(Problem) Below are the records. Restate word for word every line from the one that contains "Looking over the" through the final line, both included.

(Scene-based spatial questions)
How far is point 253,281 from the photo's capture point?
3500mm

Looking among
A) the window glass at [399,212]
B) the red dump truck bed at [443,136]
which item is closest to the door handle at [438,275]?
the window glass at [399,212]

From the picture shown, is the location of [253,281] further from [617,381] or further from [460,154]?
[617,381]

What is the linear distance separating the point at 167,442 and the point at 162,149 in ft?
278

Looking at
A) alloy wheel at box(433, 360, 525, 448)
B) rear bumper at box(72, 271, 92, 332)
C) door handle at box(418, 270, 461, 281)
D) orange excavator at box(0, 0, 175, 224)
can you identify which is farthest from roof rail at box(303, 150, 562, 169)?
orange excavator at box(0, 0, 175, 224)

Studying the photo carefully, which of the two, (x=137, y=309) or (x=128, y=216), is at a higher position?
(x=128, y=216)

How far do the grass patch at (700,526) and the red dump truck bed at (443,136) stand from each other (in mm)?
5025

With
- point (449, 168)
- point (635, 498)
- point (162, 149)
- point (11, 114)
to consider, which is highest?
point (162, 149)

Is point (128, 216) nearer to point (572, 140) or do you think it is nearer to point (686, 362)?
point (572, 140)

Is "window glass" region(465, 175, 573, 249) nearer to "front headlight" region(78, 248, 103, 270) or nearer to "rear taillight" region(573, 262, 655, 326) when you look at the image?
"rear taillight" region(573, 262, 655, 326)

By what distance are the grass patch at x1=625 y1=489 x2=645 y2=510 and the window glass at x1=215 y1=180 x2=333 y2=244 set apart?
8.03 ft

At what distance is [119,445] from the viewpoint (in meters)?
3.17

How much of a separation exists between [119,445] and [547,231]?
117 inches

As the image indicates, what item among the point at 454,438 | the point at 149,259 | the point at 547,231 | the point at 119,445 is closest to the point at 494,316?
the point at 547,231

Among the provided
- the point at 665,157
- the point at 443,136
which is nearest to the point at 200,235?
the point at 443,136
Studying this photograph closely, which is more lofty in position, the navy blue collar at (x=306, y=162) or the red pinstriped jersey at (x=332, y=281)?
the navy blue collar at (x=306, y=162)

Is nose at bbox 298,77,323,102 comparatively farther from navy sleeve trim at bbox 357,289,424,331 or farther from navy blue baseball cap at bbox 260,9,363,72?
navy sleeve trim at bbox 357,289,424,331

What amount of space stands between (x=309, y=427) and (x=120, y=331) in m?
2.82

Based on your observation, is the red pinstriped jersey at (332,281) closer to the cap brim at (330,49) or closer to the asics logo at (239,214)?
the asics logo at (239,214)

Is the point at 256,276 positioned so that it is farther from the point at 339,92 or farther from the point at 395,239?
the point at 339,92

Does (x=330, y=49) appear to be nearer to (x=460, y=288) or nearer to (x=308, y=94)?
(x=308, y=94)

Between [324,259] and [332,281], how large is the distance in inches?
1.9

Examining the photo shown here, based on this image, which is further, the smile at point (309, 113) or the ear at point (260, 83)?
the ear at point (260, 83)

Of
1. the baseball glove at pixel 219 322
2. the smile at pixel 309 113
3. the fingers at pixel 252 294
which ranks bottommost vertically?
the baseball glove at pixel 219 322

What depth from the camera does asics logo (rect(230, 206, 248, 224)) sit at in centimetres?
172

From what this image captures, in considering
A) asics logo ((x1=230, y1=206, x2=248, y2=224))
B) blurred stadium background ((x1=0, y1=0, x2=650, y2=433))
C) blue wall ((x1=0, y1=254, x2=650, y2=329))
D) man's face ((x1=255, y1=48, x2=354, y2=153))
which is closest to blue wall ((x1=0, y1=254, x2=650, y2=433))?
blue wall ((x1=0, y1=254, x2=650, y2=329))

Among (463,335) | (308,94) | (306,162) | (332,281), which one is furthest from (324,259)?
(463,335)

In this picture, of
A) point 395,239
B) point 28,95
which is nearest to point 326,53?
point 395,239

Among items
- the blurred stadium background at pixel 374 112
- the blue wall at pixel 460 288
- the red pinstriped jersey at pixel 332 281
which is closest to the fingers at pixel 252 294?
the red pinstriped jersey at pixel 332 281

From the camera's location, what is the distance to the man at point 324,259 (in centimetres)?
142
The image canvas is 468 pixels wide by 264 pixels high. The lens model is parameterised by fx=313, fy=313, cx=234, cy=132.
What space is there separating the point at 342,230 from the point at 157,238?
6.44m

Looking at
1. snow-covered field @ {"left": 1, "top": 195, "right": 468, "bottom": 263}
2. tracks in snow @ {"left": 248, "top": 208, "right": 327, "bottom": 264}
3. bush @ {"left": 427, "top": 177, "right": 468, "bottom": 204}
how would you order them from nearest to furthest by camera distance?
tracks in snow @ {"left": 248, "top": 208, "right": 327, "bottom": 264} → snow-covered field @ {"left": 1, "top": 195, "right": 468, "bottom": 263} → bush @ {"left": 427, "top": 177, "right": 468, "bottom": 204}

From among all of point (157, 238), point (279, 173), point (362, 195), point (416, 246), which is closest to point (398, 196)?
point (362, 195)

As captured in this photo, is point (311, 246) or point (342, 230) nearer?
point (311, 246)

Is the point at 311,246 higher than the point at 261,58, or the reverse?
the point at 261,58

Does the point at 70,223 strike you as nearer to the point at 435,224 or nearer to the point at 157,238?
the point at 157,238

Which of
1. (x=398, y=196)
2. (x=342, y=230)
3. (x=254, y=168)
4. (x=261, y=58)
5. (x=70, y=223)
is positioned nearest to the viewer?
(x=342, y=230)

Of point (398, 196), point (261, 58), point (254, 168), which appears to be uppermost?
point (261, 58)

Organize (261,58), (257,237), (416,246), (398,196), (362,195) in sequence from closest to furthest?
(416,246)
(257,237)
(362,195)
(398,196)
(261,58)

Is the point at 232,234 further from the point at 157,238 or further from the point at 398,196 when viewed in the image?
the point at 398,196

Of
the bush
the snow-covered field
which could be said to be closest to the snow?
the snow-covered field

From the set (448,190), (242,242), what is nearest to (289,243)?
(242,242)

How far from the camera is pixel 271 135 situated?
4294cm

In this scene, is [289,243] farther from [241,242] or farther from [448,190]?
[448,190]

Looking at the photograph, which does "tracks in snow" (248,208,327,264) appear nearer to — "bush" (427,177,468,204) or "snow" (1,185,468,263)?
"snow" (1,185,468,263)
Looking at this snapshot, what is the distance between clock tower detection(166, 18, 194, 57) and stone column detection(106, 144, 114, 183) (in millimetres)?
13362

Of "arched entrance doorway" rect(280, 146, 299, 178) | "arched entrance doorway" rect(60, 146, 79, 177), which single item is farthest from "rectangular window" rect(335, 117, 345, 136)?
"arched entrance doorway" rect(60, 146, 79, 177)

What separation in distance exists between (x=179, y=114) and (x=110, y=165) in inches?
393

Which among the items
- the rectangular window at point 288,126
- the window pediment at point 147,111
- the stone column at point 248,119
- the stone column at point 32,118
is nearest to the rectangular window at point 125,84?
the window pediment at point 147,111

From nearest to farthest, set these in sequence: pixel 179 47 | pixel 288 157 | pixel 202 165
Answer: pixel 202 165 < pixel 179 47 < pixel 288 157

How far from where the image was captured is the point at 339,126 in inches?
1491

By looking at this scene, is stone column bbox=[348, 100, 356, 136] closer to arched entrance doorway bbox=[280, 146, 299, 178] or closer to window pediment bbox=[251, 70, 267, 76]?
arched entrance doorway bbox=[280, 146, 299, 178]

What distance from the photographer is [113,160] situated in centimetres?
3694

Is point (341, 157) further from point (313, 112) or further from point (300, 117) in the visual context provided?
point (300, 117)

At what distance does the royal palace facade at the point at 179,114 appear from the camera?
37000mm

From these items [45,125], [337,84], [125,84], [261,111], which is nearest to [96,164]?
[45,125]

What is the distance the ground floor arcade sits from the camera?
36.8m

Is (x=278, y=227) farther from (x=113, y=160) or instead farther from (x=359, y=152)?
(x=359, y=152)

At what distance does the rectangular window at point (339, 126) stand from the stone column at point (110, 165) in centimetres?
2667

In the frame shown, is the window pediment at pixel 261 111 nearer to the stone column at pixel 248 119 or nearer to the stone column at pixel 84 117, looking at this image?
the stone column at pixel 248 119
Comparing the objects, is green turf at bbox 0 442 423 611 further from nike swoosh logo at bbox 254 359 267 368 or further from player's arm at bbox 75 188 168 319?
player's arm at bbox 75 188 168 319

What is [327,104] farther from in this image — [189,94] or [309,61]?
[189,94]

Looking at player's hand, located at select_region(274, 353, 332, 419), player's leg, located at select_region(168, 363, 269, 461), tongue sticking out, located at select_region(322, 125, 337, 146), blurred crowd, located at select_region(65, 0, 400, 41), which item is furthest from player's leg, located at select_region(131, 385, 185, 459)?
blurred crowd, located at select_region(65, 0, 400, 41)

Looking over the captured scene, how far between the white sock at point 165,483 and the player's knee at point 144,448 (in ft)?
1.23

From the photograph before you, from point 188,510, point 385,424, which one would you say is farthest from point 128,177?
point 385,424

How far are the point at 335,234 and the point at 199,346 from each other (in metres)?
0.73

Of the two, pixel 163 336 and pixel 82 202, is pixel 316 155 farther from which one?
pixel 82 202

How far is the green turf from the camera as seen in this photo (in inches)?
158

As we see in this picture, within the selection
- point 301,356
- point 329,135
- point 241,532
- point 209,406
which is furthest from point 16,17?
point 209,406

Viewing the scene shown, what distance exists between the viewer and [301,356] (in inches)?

(Answer to this problem)
Looking over the captured scene, how far between the white sock at point 165,483 and the player's knee at point 144,448 (in ft)?
1.23

From the photograph before you, from point 188,510, point 385,424, which one would you say is farthest from point 128,177?
point 385,424

How far are the point at 335,234 and the point at 199,346 from each other (in metres)?
0.73

Of the two, pixel 163 336 and pixel 82 202, is pixel 316 155 farther from which one?
pixel 82 202

How far is the green turf from the camera as seen in this photo (in inches)?
158

As we see in this picture, within the selection
- point 301,356
- point 329,135
- point 241,532
- point 209,406
which is furthest from point 16,17?
point 209,406

Viewing the scene shown, what distance exists between the viewer and [301,356] (in inches)?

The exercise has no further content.